(Extrait du document):
══════════════════════════════

Michel Ier de Roumanie, un roi en Suisse

Lorsque l’on n’est pas expert d’une question, mieux vaut laisser la parole, ou la plume, à ceux qui savent. C’est le cas avec Michaël Flaks qui fait autorité à l’égard du roi Michel Ier de Roumanie.

Et pour cause ?

Il en fut l’avocat, l’ami et l’exégète privilégié. En octobre 2016, le Genevois publiait un article à propos du souverain dans la revue mensuelle romande d’histoire et d’archéologie maintenant bien connue Passé simple : « Un roi en Suisse, le long exil de Michel Ier de Roumanie ». Et c’est pour commémorer la mémoire de ce roi en Suisse que je lui laisse ici l’espace d’expression sur mon blog.

 

« Dernier commandant en chef de la Seconde Guerre mondiale et dernier souverain régnant de la Roumanie Michel Ier aurait eu 100 ans le 24 octobre 2021. Ses liens avec la Suisse sont anciens et solides. Il a fait figure d’exception en préservant son honneur de toute compromission.

 

Troisième et cinquième roi de Roumanie, roi-enfant à six ans, Michel succède le 20 juillet 1927 directement à son grand-père Ferdinand Ier, issu de l’illustre et très ancienne famille des Hohenzollern. Son père Carol, déchu de ses droits à la couronne en 1926, vit à l’étranger, sous le nom de Carol Caraiman. Trois ans plus tard, le 5 juin 1930, le petit Michel est renversé par son propre père, proclamé roi de Roumanie sous le nom de Carol II. Michel retrouve le trône le 6 septembre 1940, à l’âge de dix-neuf ans, quelques heures après que Carol II a suspendu la Constitution, nommé le général Antonescu, conducator de l’État puis abdiqué durant la nuit. Michel, souverain titulaire de la Roumanie, règne alors sans pouvoir, dans un pays dorénavant allié de l’Axe. Il refuse toutefois de contresigner l’annexion de la Transnistrie et les lois de persécution contre les Juifs. Sa mère, la Reine Hélène, lui avait expliqué que tout ce qui se passait n’était pas bien. Il se souvient de deux rencontres avec Hitler. La première se passe en 1938. Il accompagne alors son père Carol II dans une tournée européenne, qui les mènent à Londres, à Paris, puis à Berchtesgaden. C’est lors de ce voyage qu’il prend réellement la mesure, à Munich, raconte-t-il, de l’ampleur oppressante du nazisme. La seconde fois, c’est en janvier 1941, à la nouvelle Chancellerie à Berlin. Antonescu impose cette visite à Michel, redevenu formellement roi de Roumanie, l’armée roumaine combattant aux côtés des forces allemandes sur le front russe. Cette fois-ci, il est accompagné de sa mère. Il se souvient de l’agitation d’Hitler, de cet homme qui dégageait quelque chose de viscéralement déplaisant, de son regard à vous donner le frisson. Michel refuse aussi de se rendre sur le front, lorsque celui-ci se trouve au-delà des limites du territoire roumain.

══════════════════════════════

(Consignes):
(a) D'après le texte sur Michel Ier de Roumanie, pourquoi l'auteur du blog cède-t-il la parole à Michaël Flaks ? Répondez en une à trois phrases.
(b) Répondez à ces questions sur le texte consacré à Michel Ier de Roumanie :
(i) À quelle date Michel succède-t-il à son grand-père Ferdinand Ier ?
(ii) Dans quelle revue Michaël Flaks a-t-il publié son article en octobre 2016 ?
(iii) Où a eu lieu la seconde rencontre de Michel avec Hitler ?

(Enregistrements de raisonnement sur des scènes):

══════════════════════════════

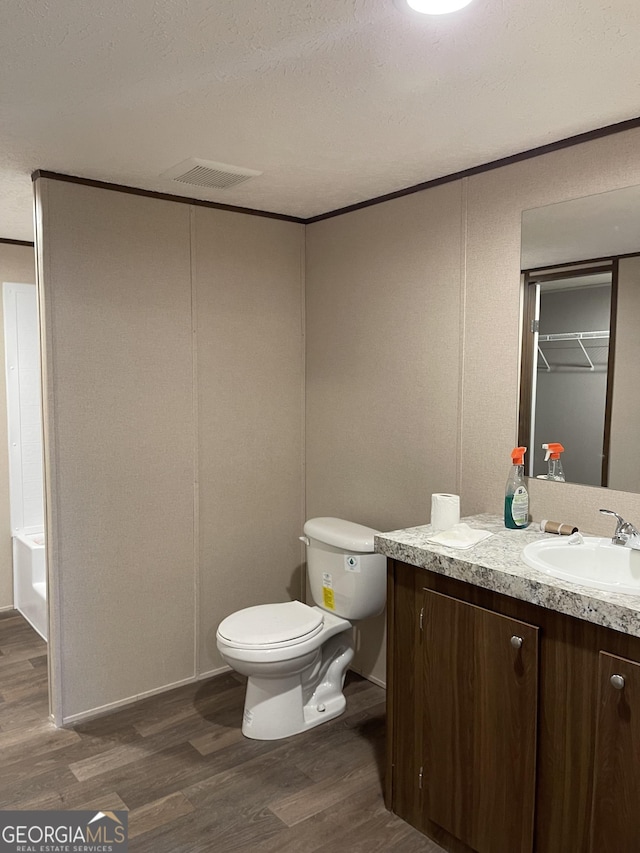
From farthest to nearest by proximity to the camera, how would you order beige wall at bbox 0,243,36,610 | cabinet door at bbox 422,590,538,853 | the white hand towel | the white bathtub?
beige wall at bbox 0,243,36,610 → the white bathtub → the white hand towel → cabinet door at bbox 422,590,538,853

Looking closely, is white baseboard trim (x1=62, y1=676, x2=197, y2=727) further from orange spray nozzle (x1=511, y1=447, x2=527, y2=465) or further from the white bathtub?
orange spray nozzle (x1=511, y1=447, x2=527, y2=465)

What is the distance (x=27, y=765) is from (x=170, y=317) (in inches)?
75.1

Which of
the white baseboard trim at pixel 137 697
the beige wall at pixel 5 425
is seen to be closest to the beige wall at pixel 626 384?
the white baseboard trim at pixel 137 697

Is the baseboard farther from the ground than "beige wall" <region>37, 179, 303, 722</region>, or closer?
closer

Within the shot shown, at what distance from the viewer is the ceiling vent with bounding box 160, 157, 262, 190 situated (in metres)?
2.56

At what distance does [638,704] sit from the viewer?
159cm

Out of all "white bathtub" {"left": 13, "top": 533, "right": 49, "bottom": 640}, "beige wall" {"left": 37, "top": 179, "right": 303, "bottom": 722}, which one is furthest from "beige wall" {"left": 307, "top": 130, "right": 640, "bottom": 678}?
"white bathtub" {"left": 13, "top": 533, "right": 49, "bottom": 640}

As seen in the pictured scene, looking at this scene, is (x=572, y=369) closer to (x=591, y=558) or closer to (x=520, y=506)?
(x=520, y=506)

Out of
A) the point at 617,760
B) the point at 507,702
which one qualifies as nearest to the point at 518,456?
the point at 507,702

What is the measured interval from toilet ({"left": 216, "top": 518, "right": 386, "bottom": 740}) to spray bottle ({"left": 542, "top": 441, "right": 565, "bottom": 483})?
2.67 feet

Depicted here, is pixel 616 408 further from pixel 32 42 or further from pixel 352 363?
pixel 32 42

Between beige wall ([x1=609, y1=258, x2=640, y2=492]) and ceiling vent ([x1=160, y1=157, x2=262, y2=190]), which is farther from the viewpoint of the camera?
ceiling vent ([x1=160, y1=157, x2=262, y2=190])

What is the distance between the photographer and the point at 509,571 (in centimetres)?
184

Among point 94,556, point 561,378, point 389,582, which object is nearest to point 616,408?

══════════════════════════════

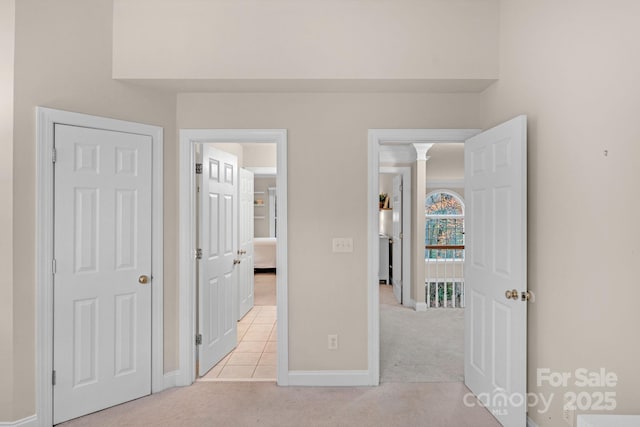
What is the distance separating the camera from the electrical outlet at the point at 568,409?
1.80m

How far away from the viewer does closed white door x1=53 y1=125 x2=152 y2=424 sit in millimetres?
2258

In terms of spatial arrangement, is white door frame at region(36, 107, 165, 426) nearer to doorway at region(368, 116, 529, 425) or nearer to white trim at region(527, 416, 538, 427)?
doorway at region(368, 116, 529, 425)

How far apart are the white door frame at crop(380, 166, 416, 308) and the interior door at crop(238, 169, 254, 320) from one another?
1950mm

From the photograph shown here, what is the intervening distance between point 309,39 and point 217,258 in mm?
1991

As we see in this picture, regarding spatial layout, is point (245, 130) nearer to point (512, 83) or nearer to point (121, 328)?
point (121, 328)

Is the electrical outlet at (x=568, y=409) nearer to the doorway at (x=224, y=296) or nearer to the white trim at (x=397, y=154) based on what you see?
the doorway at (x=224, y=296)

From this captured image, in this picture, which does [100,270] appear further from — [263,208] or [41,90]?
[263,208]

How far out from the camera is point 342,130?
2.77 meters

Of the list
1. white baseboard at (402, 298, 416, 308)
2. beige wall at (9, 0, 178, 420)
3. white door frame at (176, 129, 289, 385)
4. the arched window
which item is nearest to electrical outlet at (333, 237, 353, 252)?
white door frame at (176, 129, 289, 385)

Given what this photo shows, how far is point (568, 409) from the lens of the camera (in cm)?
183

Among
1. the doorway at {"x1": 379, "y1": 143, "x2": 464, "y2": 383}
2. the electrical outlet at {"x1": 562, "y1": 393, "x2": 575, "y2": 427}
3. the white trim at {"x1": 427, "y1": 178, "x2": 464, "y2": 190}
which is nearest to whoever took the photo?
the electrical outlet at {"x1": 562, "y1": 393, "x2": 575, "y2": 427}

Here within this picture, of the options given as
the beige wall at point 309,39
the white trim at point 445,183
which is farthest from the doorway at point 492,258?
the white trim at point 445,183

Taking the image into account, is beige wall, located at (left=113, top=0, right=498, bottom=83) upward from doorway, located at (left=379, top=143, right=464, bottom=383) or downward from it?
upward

══════════════════════════════

(Réponses par consigne):
(a) L'auteur dit ne pas être expert de la question et juge préférable de laisser la parole à ceux qui savent. Or Michaël Flaks fait autorité sur Michel Ier, dont il fut l'avocat, l'ami et l'exégète privilégié. L'auteur lui laisse aussi cet espace pour commémorer la mémoire de ce roi en Suisse.

(b)
(i) Le 20 juillet 1927.
(ii) Dans Passé simple, la revue mensuelle romande d'histoire et d'archéologie.
(iii) À la nouvelle Chancellerie à Berlin, en janvier 1941.